Cut to the future when a handful of tour guides are putting the final touches on the Zenith Theater before opening day. An electrician is delayed and a few staff members need to stay late at the theater to wait for him.

It's the second play by Bennett to run at Teatro Zuccone. "Sex Change" played during the 2010 season.

Ahasay, who directed another of Renegade's spooky productions, "The Woman in Black," was tapped to direct this one.

"I was extremely flattered," she said. "It's like someone saying, 'Can you take care of my baby?' "

The tricks

Phillips, who has been studying and performing magic for the past 10 years, said he has collaborated with other magicians, but never a theater company.

"It was important to have the illusions support the play, instead of the other way around," he said. "We don't want it to be a magic show."

As for revealing his tricks to the cast and crew, Phillips said he doled out just enough information -- and hopefully not too much to ruin any performances they might see by other touring magicians.

"Everyone is respectful of the secrets," he said.

After agreeing to the project, he received a draft of the script with the basic ideas of where illusions would come into play. Phillips went into his library of magic books and performance footage to complete several months of research on options and what was technically possible.

Phillips likes the work of old-school magicians from a time when magic was a legitimate performance art, he said.

"We ended up with a few illusions that are based on often very old magic principles at their basic foundation, but have been custom tailored to this storyline," he said. "It's interesting to bring these old principles to the new story he created.

"We wanted illusions that had a little bit of spooky to them and a surprise factor. We've worked on things from that angle. We're not interested in the cliché -- glitter-covered plastic props."

Phillips said he prefers illusions that are psychological. He's more edgy and serious than the birthday party magician.

He has one move in his shows that includes eating a razor blade.
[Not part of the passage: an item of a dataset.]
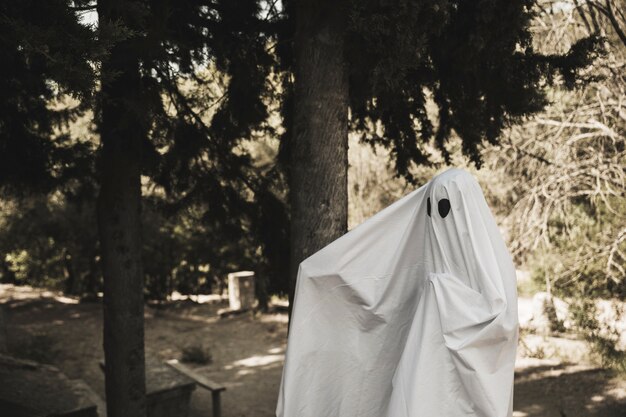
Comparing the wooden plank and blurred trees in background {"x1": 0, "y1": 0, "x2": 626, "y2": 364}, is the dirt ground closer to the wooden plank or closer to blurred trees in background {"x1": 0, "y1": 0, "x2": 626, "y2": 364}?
the wooden plank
Phillips worked with the cast and crew during an all-day workshop, and Jason Page, who plays the Amazing Arcana, said it was a hands-on way to learn.

"It was part of the draw, to learn a skill to portray something I haven't done before," Page said. "It's about mannerisms and misdirection. It's been fun getting into the skin of someone who does that."

Page performed his trick while Bennett recorded it on his phone and was surprised that something so simple could work so well, he said.

"This is one of those things where there are a lot of moving parts to this show," Ahasay said. "It's very cinematic in some ways. So the technical and the illusion aspects are extremely important."

Theories of theater

This past summer, Bennett and his wife, Renegade executive director Katy Helbacka, went to New York City to "Sleep No More," interactive theater by a British theater company. The play is set in a warehouse, and the audience wears carnival masks as it moves from floor to floor and room to room in what the New York Times called "a voyeur's delight."

"It's very immersive," Bennett said. "We love that sort of stuff. That's the next wave of theater."

While Renegade Theater Company hasn't attempted something close to this level, "Ghost Light" takes a few steps in this direction. They've pushed for more sophisticated special effects -- including hiring a specialist for the 2011 production of "The Lieutenant of Inishmore" to give it the feel of something Tarantino-esque. With this show, they've moved the action off the stage and will use the entire theater space.

"We sort of have this idea that theater can be far more entertaining than a movie," Bennett said. "We tend to gravitate more toward that. The newer generation of theatergoers is primed for that entertainment. To get them to love it, you have to show them theater can do what film does, but it's better because it does it five feet in front of your face."

Go see it

What: Renegade Theater Company's "Ghost Light," by Andy Bennett

When: Opens 8 p.m. today, runs 8 p.m. Thursdays-Saturdays through Oct. 27

Where: Teatro Zuccone, 222 E. Superior St.